Is philosophy literature? Jim Holt says yes. He would, wouldn’t he, because he has a new book out, Why Does the World Exist? An Existential Detective Story:
 The result is an eclectic mix of theology, cutting-edge science (of the cosmological and particle-physics variety) and extremely abstract philosophising, rendered (mostly) accessible by Mr Holt’s facility with analogies and clear, witty language. Some of the arguments he traces are familiar, from various attempts to prove the logical necessity of the existence of god to speculations among more adventurous physicists that the universe got its start as a kind of lucky quantum burp. But there are some odd and less familiar shores, too, such as an attempt to tie existence to an alleged necessity for goodness. There is also the argument that the universe exists because there are many more ways to exist than there are not to exist—and so existence is more probable.
More on Fifty Shades of Grey – it is a weird phenomenon but as Grumpy Old Bookman reminds us, there was a precedent set not so long ago. In France, naturellement.

When intellectuals come out fighting: James Zuccollo, an economist at NZIER, blogs at TVHE on a spat between Daron Acemoglu and James Robinson, authors of Why Nations Fail, and Jared Diamond who reviewed it for the New York Review of Books. Their letter in reply is, ah, robust – as is Diamond’s response. JZ provides all the links you need.

The full report from the judges of the 2012 NZ Post book awards is available as a PDF from Booksellers NZ.

Philip Matthews reviews Beasts of the Southern Wild.
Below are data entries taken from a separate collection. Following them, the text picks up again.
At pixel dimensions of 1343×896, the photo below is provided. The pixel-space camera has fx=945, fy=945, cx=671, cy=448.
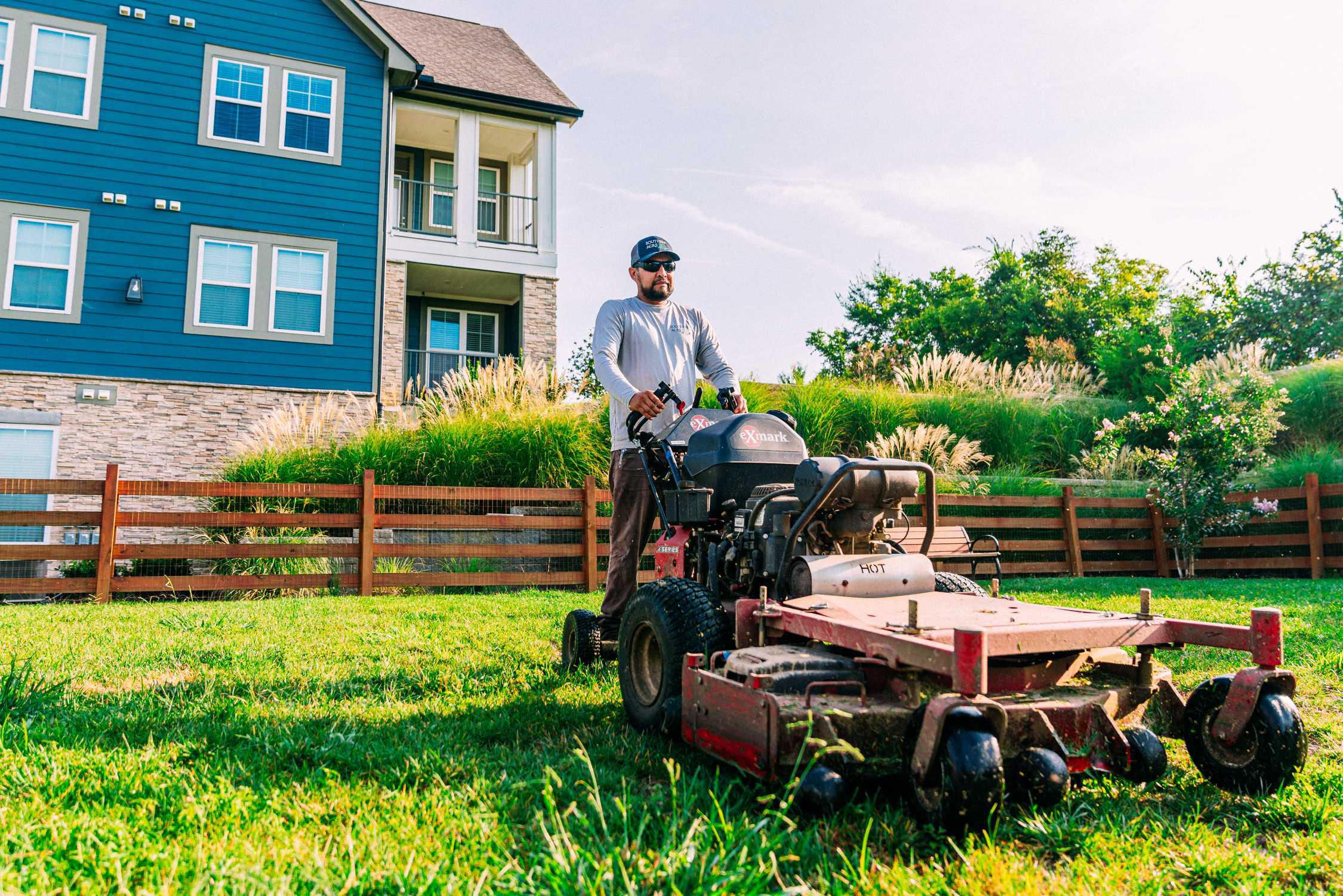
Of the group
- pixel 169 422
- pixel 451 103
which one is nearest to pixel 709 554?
pixel 169 422

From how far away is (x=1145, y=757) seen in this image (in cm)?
242

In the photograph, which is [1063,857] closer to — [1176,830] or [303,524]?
[1176,830]

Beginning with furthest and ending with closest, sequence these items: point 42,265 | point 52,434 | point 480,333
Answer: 1. point 480,333
2. point 42,265
3. point 52,434

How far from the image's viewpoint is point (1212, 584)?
9.81 meters

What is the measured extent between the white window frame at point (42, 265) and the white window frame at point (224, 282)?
62.6 inches

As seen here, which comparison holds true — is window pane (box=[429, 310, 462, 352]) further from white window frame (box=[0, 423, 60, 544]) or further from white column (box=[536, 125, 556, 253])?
white window frame (box=[0, 423, 60, 544])

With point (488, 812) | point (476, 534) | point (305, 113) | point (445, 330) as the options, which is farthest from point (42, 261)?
point (488, 812)

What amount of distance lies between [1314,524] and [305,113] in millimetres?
15536

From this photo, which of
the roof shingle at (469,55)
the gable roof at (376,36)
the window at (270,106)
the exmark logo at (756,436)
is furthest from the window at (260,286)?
the exmark logo at (756,436)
Capsule:
You could call this magical realism in the wreckage of civilisation or something, but you could also call it a missed opportunity – minus any post-Katrina politics, you sense that the film is closer to a form of exotic tourism in poverty fetishism or even that most odious of movie clichés, the magical negro for white festival audiences.
Personally I can’t wait for the new Bourne and Bond.